Checkpointing: The Silent Killer of Distributed Systems
If your distributed system processes messages without checkpointing, you’re not building a resilient architecture, you’re building a time bomb. The moment a consumer crashes, rebalances, or hiccups, you’ll either reprocess hours of data or silently lose messages. Neither option looks good in a post-mortem.
Checkpointing is the boring, unsexy plumbing that separates toy event processors from production-grade systems. Yet most engineers treat it as an afterthought, slapping on a naive “store the offset” solution that crumbles under concurrent consumers, duplicate deliveries, or partial failures. The reality is far messier.
The Super Frog Problem: Why Checkpoints Exist
The event-driven.io article nails the analogy: old-school platform games like Super Frog gave players checkpoint codes after each level. Die at level 27? Punch in the code and resume exactly where you left off. No replaying from level 1.
Message processing needs the same mechanism. When a consumer dies mid-batch, you don’t want to reprocess the entire day’s events. You want to resume from the last safely processed position. But here’s where it gets spicy: “safely processed” doesn’t mean “last message handled.” It means “last message whose side effects were durably committed.”
Without checkpointing, you’re stuck with two terrible options:
- At-least-once delivery: Reprocess everything after a crash, hoping your handlers are idempotent (spoiler: they’re probably not)
- Cross your fingers: Start from the newest message and pray you didn’t miss anything business-critical
Neither scales. Both will wake you up at 3 AM.
The PostgreSQL Outbox Pattern: Your Checkpointing Foundation
The research shows a robust pattern using PostgreSQL’s transactional guarantees.

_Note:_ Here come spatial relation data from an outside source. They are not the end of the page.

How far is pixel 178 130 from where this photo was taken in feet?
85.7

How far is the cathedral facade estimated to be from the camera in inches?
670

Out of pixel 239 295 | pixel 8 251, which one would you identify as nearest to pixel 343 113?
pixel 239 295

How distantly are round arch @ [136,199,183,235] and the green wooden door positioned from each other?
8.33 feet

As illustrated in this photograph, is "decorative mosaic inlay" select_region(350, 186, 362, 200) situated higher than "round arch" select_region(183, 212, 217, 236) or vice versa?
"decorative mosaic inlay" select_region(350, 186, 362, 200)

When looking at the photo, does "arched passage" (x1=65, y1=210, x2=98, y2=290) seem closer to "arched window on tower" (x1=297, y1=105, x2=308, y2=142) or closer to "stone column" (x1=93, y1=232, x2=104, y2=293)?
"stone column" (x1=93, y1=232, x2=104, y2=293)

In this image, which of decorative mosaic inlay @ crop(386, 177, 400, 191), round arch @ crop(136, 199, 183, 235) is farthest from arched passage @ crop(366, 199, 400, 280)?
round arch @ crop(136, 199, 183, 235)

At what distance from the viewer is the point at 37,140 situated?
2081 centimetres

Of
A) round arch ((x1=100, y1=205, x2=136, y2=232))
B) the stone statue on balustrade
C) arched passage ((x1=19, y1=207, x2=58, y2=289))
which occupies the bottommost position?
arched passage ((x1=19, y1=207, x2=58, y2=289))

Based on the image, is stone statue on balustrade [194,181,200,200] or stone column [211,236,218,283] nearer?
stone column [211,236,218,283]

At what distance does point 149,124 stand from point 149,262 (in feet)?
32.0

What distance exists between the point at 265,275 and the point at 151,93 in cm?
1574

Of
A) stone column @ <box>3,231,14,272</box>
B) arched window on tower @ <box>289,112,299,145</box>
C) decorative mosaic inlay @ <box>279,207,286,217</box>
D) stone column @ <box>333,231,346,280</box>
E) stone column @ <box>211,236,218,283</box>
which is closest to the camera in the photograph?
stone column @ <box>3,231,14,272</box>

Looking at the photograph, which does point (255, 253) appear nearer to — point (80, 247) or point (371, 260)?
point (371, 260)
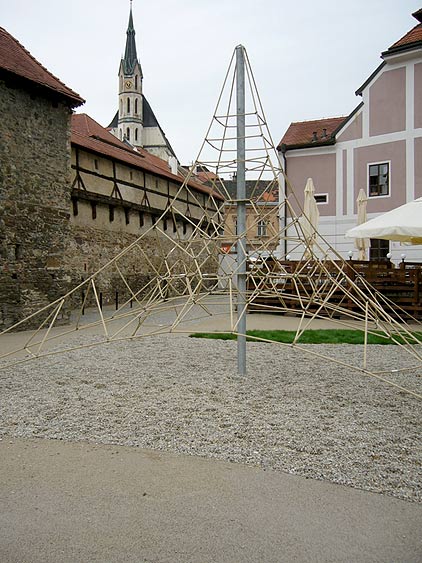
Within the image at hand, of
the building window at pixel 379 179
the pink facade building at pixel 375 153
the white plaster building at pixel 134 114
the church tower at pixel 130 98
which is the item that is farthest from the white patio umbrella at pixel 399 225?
the church tower at pixel 130 98

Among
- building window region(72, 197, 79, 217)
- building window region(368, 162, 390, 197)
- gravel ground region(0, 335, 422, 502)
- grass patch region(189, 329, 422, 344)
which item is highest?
building window region(368, 162, 390, 197)

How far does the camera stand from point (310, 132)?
2059cm

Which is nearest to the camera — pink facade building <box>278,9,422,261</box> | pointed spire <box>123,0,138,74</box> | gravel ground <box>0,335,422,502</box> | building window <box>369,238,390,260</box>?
gravel ground <box>0,335,422,502</box>

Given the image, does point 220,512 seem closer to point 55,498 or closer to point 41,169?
point 55,498

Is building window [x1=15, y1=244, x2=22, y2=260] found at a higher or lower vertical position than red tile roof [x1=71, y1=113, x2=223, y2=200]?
lower

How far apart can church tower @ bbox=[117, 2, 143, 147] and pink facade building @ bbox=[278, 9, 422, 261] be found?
37.7 meters

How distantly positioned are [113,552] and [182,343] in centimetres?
675

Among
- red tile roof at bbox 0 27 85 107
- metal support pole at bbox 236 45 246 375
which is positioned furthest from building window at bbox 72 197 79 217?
metal support pole at bbox 236 45 246 375

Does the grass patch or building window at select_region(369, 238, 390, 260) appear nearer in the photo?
the grass patch

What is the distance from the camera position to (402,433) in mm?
4059

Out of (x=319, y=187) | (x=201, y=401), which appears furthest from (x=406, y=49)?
(x=201, y=401)

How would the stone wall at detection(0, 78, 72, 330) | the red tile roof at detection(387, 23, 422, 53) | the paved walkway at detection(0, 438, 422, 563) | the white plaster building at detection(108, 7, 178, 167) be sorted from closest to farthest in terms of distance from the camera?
the paved walkway at detection(0, 438, 422, 563)
the stone wall at detection(0, 78, 72, 330)
the red tile roof at detection(387, 23, 422, 53)
the white plaster building at detection(108, 7, 178, 167)

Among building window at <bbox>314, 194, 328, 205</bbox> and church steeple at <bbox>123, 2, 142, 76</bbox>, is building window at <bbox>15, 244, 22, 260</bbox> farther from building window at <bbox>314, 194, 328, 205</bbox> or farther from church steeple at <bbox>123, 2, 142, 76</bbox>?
church steeple at <bbox>123, 2, 142, 76</bbox>

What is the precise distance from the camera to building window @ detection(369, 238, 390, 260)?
17578mm
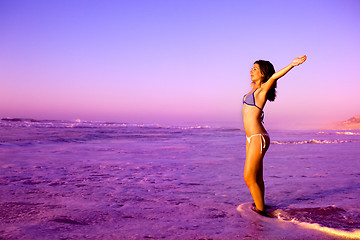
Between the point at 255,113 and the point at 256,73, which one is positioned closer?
the point at 255,113

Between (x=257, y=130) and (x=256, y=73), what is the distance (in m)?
0.70

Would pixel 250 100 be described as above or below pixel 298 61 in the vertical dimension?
below

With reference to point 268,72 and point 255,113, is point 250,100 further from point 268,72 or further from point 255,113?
point 268,72

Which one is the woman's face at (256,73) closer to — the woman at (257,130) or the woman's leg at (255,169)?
the woman at (257,130)

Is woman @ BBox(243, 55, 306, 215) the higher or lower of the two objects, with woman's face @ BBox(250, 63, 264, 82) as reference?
lower

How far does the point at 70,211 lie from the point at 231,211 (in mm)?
1867

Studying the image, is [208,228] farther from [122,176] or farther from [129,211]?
[122,176]

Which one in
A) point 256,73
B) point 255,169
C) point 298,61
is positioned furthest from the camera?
point 256,73

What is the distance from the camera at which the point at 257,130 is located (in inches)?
138

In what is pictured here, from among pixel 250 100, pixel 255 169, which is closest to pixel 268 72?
pixel 250 100

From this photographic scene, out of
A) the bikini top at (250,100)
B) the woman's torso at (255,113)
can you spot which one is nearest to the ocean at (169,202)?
the woman's torso at (255,113)

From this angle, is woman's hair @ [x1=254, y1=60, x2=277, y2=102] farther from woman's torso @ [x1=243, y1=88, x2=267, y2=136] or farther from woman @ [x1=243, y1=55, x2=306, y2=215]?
woman's torso @ [x1=243, y1=88, x2=267, y2=136]

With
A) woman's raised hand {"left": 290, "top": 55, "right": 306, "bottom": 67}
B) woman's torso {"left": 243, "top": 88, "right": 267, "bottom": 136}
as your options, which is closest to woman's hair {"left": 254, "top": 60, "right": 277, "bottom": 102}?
woman's torso {"left": 243, "top": 88, "right": 267, "bottom": 136}

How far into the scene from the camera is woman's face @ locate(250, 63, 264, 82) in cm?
358
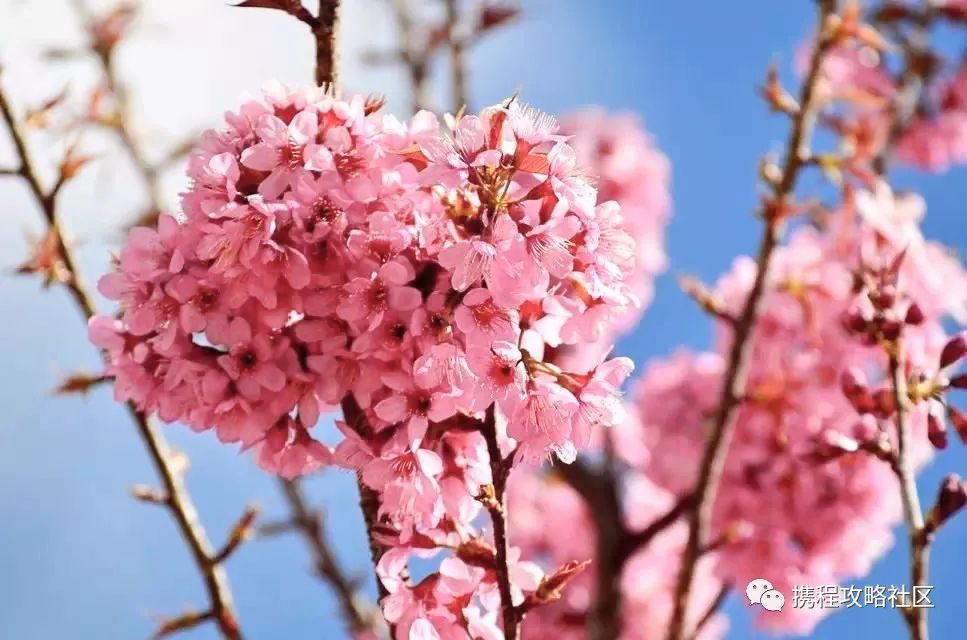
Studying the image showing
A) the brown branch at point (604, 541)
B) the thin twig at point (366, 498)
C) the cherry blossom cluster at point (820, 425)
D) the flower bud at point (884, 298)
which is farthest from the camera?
the brown branch at point (604, 541)

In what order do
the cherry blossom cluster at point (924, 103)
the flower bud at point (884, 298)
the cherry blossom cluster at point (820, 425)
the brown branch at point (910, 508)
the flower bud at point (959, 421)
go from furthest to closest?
the cherry blossom cluster at point (924, 103) → the cherry blossom cluster at point (820, 425) → the flower bud at point (884, 298) → the flower bud at point (959, 421) → the brown branch at point (910, 508)

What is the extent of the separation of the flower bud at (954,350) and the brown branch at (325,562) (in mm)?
1962

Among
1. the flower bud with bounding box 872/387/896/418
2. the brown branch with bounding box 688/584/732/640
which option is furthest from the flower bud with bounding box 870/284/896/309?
the brown branch with bounding box 688/584/732/640

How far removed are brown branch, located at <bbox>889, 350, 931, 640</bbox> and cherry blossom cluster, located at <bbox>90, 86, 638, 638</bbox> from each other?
0.62m

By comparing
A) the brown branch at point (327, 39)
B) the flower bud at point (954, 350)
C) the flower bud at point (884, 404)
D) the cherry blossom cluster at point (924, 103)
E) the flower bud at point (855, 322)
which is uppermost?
the cherry blossom cluster at point (924, 103)

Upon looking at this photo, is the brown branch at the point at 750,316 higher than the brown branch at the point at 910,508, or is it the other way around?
the brown branch at the point at 750,316

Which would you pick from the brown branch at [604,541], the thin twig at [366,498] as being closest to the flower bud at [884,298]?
the thin twig at [366,498]

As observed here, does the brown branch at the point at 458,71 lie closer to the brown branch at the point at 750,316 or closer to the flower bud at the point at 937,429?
the brown branch at the point at 750,316

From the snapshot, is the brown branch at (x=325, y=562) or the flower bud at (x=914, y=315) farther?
the brown branch at (x=325, y=562)

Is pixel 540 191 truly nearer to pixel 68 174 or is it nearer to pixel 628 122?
pixel 68 174

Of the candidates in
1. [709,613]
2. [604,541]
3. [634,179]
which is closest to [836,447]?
[709,613]

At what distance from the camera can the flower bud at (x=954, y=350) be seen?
1892mm

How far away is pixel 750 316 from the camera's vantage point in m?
2.98

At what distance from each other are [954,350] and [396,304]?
1.09 m
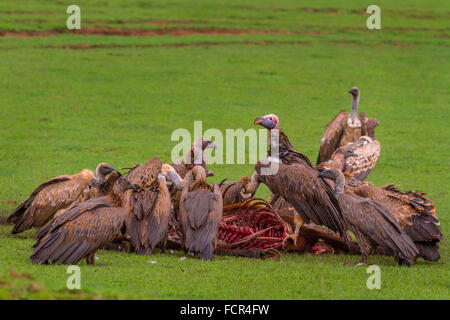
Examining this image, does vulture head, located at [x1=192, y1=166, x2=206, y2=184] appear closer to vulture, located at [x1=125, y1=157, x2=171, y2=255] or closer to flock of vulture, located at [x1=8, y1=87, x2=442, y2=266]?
flock of vulture, located at [x1=8, y1=87, x2=442, y2=266]

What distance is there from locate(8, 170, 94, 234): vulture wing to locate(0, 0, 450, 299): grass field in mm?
385

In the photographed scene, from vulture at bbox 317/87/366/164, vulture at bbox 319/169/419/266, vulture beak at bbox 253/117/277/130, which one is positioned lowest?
vulture at bbox 319/169/419/266

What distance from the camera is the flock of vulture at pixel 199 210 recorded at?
10.0m

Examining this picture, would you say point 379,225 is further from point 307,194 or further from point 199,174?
point 199,174

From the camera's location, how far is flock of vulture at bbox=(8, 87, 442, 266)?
10008 millimetres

First, you need an outbox table that stores messages with global ordering:
CREATE TABLE outbox(
position BIGINT GENERATED BY DEFAULT AS IDENTITY PRIMARY KEY,
transaction_id xid8 NOT NULL,
message_id TEXT NOT NULL,
message_type TEXT NOT NULL,
data JSONB NOT NULL,
scheduled TIMESTAMP WITH TIME ZONE NOT NULL default (now())
);
The key insight is storing both position and transaction_id. This gives you a global ordering guarantee even across concurrent transactions. When polling, you use this gnarly query:
SELECT
position, message_id, message_type, data
FROM
outbox
WHERE
(
(transaction_id = last_processed_transaction_id
AND position > last_processed_position)
OR
(transaction_id > last_processed_transaction_id)
)
AND transaction_id < pg_snapshot_xmin(pg_current_snapshot())
ORDER BY
transaction_id ASC,
position ASC
LIMIT 100;
This query ensures you never skip in-flight transactions and always process messages in the exact order they were written. It’s the foundation for deterministic recovery.
Storing Checkpoints: Not Just an Upsert
Now for the checkpoint table itself:
CREATE TABLE processor_checkpoints
(
processor_id TEXT PRIMARY KEY,
last_processed_position INTEGER NULL,
last_processed_transaction_id xid8 NOT NULL
);
Simple, right? Just update the position after each batch. Wrong.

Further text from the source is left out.